Ümit Meriç’in “Babam Cemil Meriç” adlı kitabını okudum (İnsan yayınları). Yazar babasını ve kısmen kendi hayatını anlatmış. Burada söz konusu kitaptan hareketle, sadece baba-kızın inanç serüvenini ve bu konuda Tasavvufun müspet rolünü dile getirmek istedim.
Kitabın güzel bir üslubu var. Aldığım bilgiler tamamen Ümit Meriç Hanımefendi’nin yazdıklarıdır.
“İNANCINIZI KENDİNİZ SEÇİN”
Meriç ailesinin 2 çocukları vardır. Mahmut Ali on iki, Ümit on yaşlarında iken anne ve babaları, onlarla önemli bir şey konuşacaklarını söylerler. Sadece yemek vaktinde hep birlikte oturdukları kare masanın dört iskemlesine karşılıklı otururlar. Anne ile babalarının yüzünde ciddi bir ifade vardır. Cemil Bey söz alır:
“Çocuklar biz annenizle beraber size herhangi bir dini eğitim vermemeye karar verdik. Siz büyürsünüz, araştırırsınız, neye inanacağınız konusunda kendi tercihinizi yaparsınız. Ondan sonra da bu tercihe göre hayatınızı sürdürürsünüz.”
Ümit Meriç şu soruyla devam eder:
“Peki, acaba neye inanmak ya da inanmamak gerekmektedir? Bu konuda bilgi verilmez. Üsküdar’a her gidişlerinde sahildeki iki muhteşem camiden öğlen ya da ikindi ezanı okunurken hiç camiye girilmez. Camiler sanki Üsküdar’ın dekorunu güzelleştiren iki mimari unsurmuş gibi orada öylece kendilerini sergilerler. Mihrimah Sultan Camii avlusuna sadece çarşıya giden yolu kısalttığı için girilir.”

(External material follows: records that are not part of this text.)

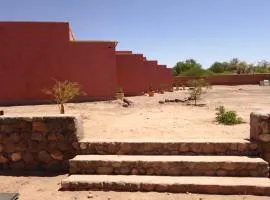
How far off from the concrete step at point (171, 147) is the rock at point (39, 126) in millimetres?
796

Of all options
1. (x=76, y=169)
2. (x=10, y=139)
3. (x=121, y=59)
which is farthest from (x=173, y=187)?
(x=121, y=59)

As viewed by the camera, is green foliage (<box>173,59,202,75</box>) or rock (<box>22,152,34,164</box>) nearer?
rock (<box>22,152,34,164</box>)

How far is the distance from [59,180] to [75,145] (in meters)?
0.75

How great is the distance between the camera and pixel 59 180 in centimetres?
616

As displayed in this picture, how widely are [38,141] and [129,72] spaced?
17921 mm

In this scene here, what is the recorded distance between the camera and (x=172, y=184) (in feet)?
17.8

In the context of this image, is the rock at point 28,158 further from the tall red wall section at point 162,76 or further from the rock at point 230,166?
the tall red wall section at point 162,76

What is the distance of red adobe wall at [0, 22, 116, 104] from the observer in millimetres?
19250

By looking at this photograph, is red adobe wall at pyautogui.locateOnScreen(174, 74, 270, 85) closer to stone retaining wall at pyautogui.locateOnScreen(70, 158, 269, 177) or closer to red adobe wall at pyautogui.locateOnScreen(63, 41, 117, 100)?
red adobe wall at pyautogui.locateOnScreen(63, 41, 117, 100)

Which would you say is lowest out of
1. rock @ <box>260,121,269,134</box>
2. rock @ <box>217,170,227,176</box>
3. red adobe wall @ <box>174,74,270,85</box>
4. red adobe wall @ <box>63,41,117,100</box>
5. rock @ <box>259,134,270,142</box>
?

Ü. Meriç’in ilk gençlik yıllarından hatırladığı tek dini hareket, Karaca Ahmet Mezarlığı’ndan geçerken Fatiha ve İhlas surelerini okuduğudur. Bunları kimden öğrendiğini de bilmemektedir.
Kitabında ayrıntısını vermemekle birlikte, Üniversitede sosyoloji okuyan Ümit Meriç’te bir şekilde dine yöneliş olduğu anlaşılıyor. Şöyle diyor: “Ümit, doktorayı verdikten sonraki bir buhran gecesinin sabahında ilk namazını kılar, sonra sabah akşam ve nihayetinde beş vakit namaz kılmaya başlar; o da sıcak, dost, köklü bir inançlar manzumesini paylaşan insanlar kervanına katılmıştır.”
TEKKEDE
Anlaşılan Cerrahi Tekkesi’ne devam etmektedir. “Babası Ümit’in asabiyetini alan namazı kılmasından memnundur. Ama haftada üç gece Karagümrük’teki Cerrahi Tekkesi’ne gitmesine bir anlam verememektedir. Tekkeye gitmeye ne lüzum vardır? Oraya kimler gelip gitmektedir, neler konuşulmaktadır, ne yapılmaktadır? Hoca bu yüzden hep dizinin dibinde olan kızını ilk defa Prof. Dr. Anna Masala ile beraber Cerrahi Tekkesi’ne götüren eczacı dostu Memduh Cumhur Bey’e yarı şaka yarı ciddi çıkışır: “Kızı bir götürdün, pir götürdün. Ümit elden gitti, müsebbibi sensin.”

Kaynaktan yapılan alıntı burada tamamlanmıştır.